(Data items)
Begin

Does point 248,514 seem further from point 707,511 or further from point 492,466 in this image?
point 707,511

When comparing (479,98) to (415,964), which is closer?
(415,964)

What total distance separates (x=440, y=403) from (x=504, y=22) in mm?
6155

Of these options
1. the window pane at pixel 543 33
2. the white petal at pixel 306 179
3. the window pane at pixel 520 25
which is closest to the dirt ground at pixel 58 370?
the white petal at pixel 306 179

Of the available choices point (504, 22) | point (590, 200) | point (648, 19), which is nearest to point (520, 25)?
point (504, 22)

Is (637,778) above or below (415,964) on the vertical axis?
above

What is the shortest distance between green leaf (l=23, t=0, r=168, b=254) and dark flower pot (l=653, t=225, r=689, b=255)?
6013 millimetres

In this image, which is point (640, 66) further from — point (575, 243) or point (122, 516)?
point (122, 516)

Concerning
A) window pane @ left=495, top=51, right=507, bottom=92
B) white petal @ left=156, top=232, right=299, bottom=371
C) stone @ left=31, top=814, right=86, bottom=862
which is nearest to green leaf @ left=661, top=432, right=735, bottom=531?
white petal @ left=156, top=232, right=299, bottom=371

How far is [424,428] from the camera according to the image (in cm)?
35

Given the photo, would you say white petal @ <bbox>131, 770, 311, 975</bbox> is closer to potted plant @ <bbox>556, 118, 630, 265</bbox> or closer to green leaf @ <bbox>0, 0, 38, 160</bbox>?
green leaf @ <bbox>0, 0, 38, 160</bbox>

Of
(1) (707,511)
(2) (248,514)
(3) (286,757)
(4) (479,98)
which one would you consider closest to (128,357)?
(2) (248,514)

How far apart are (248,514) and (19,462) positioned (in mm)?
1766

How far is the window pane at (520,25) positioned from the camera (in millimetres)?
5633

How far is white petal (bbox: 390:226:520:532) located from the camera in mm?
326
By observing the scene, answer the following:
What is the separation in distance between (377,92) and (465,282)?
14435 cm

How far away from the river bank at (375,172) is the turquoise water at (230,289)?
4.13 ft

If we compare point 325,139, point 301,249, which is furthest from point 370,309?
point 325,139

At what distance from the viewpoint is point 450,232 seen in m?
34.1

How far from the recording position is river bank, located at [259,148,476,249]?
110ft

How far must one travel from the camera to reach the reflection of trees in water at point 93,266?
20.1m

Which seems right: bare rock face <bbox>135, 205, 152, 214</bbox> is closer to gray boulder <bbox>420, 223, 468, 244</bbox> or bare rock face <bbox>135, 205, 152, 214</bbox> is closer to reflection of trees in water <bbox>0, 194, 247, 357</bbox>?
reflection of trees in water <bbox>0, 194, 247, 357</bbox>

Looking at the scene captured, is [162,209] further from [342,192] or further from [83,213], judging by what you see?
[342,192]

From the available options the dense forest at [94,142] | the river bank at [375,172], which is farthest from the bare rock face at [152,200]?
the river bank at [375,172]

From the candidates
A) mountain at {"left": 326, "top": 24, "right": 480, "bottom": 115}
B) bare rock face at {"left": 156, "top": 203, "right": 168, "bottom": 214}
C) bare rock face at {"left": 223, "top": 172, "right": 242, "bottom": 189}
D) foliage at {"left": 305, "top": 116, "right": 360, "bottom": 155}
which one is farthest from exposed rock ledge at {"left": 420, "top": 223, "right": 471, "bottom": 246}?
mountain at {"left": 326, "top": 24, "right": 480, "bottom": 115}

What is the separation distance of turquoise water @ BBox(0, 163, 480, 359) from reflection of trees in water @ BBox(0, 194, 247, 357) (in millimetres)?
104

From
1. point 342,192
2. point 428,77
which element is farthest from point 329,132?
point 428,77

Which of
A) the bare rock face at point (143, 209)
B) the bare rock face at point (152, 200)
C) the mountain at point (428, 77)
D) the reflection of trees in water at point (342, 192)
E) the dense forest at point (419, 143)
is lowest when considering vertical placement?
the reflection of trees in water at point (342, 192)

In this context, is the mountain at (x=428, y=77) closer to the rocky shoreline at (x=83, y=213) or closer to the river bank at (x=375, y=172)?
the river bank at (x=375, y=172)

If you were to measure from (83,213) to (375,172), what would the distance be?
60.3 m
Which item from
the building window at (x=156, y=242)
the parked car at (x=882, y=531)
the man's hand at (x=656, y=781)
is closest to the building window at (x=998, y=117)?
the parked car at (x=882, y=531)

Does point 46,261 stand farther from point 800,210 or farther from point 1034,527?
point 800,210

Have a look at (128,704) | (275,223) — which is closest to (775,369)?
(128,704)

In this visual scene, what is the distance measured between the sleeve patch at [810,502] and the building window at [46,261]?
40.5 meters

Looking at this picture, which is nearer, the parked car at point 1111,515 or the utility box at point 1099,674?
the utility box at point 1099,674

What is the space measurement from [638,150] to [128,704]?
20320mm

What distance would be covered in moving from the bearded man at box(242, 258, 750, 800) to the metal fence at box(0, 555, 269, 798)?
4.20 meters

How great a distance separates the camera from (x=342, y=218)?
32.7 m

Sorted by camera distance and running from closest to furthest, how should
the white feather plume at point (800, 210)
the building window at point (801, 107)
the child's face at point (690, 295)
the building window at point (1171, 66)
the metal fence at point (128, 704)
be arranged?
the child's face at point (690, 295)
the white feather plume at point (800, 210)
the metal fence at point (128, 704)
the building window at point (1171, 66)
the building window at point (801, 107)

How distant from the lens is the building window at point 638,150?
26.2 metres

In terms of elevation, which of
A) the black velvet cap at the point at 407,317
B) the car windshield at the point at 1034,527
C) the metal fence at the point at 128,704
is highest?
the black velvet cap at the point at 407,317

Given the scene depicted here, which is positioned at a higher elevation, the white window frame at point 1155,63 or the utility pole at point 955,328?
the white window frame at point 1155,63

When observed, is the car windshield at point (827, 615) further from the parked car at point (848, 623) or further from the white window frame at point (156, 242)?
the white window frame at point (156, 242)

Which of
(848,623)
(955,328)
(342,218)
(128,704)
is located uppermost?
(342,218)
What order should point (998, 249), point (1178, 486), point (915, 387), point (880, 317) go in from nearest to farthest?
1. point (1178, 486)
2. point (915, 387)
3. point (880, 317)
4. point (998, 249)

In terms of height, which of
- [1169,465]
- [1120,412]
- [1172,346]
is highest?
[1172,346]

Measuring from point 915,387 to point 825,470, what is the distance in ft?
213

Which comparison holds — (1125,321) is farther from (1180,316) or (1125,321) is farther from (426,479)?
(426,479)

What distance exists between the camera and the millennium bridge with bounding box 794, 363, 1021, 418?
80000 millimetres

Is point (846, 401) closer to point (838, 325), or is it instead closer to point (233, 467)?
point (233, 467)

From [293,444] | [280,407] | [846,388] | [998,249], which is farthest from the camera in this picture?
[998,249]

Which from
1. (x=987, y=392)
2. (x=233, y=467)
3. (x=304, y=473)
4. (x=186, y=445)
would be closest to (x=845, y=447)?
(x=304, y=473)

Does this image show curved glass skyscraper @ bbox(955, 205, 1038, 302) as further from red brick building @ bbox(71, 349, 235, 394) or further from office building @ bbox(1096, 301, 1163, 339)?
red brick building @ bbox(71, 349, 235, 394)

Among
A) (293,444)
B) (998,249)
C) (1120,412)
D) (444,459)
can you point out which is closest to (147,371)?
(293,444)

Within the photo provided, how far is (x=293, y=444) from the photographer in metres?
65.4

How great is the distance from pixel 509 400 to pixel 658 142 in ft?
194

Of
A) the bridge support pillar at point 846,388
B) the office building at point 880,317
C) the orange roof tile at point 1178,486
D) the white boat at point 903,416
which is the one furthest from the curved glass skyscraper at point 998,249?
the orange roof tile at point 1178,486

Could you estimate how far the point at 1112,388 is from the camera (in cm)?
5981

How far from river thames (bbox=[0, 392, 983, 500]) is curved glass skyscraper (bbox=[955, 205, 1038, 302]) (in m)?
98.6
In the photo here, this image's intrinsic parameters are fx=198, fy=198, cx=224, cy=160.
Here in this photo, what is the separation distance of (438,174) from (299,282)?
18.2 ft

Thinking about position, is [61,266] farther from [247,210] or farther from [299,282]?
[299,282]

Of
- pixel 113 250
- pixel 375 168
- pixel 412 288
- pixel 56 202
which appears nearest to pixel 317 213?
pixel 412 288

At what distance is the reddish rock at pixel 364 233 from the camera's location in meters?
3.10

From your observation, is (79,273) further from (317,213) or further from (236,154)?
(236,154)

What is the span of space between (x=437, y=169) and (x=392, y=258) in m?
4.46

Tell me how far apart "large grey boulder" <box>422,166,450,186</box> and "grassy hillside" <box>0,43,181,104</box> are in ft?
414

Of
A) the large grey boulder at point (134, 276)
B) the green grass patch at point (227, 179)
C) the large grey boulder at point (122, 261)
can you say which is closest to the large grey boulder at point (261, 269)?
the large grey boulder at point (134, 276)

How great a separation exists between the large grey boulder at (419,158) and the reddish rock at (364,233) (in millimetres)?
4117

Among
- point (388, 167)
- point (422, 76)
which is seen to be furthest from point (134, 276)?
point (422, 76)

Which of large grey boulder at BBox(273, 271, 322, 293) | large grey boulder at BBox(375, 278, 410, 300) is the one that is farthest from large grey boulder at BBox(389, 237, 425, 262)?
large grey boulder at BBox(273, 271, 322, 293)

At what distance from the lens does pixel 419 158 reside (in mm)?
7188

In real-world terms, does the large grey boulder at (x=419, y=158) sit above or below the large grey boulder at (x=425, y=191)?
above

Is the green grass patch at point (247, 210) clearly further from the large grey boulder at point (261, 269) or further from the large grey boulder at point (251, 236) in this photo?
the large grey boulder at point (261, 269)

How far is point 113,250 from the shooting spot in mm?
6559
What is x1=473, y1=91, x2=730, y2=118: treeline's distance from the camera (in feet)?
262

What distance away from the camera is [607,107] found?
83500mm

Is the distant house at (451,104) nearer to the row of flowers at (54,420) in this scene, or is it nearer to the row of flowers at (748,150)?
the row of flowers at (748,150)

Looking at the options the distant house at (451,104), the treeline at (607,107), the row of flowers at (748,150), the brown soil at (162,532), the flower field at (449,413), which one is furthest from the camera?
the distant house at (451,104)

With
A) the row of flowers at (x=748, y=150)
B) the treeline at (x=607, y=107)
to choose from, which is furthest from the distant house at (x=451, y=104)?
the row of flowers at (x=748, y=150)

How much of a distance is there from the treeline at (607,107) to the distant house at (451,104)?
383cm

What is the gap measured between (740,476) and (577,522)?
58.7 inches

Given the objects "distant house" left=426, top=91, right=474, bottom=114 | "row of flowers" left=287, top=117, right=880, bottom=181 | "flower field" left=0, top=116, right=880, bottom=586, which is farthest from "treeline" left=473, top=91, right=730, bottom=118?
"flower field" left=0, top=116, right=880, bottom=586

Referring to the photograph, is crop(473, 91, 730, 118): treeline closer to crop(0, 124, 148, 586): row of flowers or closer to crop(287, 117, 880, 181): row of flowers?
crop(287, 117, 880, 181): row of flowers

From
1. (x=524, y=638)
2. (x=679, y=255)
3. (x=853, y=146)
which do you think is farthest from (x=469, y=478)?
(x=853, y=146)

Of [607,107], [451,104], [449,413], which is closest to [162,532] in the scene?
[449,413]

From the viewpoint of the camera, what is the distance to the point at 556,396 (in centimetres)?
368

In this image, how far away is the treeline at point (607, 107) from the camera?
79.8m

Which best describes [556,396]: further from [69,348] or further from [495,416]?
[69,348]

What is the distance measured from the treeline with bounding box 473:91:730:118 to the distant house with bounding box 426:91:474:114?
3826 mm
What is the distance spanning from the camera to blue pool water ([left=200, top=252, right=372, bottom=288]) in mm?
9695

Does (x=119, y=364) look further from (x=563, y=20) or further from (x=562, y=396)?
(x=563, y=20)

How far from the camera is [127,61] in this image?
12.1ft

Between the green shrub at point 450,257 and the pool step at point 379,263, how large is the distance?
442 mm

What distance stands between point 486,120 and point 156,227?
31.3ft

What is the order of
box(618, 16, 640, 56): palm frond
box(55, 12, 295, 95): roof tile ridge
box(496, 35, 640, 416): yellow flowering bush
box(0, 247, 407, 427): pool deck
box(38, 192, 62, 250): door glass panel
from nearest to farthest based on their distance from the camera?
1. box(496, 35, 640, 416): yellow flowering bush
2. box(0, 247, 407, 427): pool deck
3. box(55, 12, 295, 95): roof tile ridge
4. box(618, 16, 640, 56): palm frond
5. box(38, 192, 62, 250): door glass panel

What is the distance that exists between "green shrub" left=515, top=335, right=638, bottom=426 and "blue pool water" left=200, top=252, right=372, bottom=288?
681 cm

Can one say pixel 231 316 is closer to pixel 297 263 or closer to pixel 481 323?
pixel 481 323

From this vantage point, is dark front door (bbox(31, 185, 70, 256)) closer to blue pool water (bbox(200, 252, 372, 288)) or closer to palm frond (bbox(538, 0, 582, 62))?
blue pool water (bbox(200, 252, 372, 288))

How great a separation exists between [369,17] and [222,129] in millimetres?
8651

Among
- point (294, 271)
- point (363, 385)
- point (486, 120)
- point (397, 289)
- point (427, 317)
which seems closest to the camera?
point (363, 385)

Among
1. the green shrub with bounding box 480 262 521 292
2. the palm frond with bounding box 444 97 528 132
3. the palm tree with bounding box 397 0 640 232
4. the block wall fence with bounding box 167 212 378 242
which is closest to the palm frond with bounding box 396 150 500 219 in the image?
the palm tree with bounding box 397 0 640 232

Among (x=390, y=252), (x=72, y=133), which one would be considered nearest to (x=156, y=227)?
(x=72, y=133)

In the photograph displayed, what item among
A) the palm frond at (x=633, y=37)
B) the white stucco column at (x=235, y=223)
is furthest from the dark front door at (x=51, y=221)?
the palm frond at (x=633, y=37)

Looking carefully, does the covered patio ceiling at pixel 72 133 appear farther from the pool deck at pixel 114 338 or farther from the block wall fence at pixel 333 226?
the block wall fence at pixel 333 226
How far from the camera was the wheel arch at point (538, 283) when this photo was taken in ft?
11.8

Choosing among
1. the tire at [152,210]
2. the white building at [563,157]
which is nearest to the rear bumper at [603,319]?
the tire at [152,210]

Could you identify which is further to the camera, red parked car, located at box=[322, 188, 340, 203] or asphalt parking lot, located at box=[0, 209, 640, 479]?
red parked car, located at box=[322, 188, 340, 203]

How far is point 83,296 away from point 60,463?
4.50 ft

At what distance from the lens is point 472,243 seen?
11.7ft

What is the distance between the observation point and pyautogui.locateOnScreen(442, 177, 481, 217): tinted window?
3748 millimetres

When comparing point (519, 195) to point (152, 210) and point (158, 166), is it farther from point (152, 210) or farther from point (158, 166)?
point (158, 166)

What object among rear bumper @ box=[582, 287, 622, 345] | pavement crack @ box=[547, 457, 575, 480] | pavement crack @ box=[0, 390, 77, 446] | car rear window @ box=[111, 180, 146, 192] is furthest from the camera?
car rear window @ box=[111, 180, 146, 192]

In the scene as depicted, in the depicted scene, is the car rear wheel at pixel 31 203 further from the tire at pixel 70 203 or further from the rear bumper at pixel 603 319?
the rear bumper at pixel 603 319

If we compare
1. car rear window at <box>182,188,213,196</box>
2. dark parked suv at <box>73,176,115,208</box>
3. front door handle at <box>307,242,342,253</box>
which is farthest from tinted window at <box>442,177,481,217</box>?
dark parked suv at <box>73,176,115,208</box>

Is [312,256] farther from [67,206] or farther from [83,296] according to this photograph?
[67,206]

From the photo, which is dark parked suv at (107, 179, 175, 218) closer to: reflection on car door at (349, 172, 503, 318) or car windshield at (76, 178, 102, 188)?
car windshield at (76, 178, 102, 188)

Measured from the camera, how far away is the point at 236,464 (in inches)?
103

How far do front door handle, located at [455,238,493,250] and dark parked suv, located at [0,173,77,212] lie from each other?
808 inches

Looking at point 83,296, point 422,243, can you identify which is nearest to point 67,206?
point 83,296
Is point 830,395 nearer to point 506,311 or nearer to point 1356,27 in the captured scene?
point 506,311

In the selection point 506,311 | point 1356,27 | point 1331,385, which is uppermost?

End

> TO BE DONE
Reproduce the listing above exactly from the line containing "Is [312,256] farther" through its last line, with both of those lines included.

> ANSWER IN FULL
Is [312,256] farther from [67,206] or farther from [83,296] according to this photograph?
[67,206]

From the photo, which is dark parked suv at (107, 179, 175, 218) closer to: reflection on car door at (349, 172, 503, 318) or car windshield at (76, 178, 102, 188)?
car windshield at (76, 178, 102, 188)

Measured from the camera, how far away is the point at 236,464 (in inches)?
103

How far do front door handle, located at [455,238,493,250] and dark parked suv, located at [0,173,77,212] lie from each other?
808 inches

Looking at point 83,296, point 422,243, can you identify which is nearest to point 67,206?
point 83,296
Is point 830,395 nearer to point 506,311 or nearer to point 1356,27 in the captured scene?
point 506,311

In the selection point 506,311 | point 1356,27 | point 1331,385, which is uppermost?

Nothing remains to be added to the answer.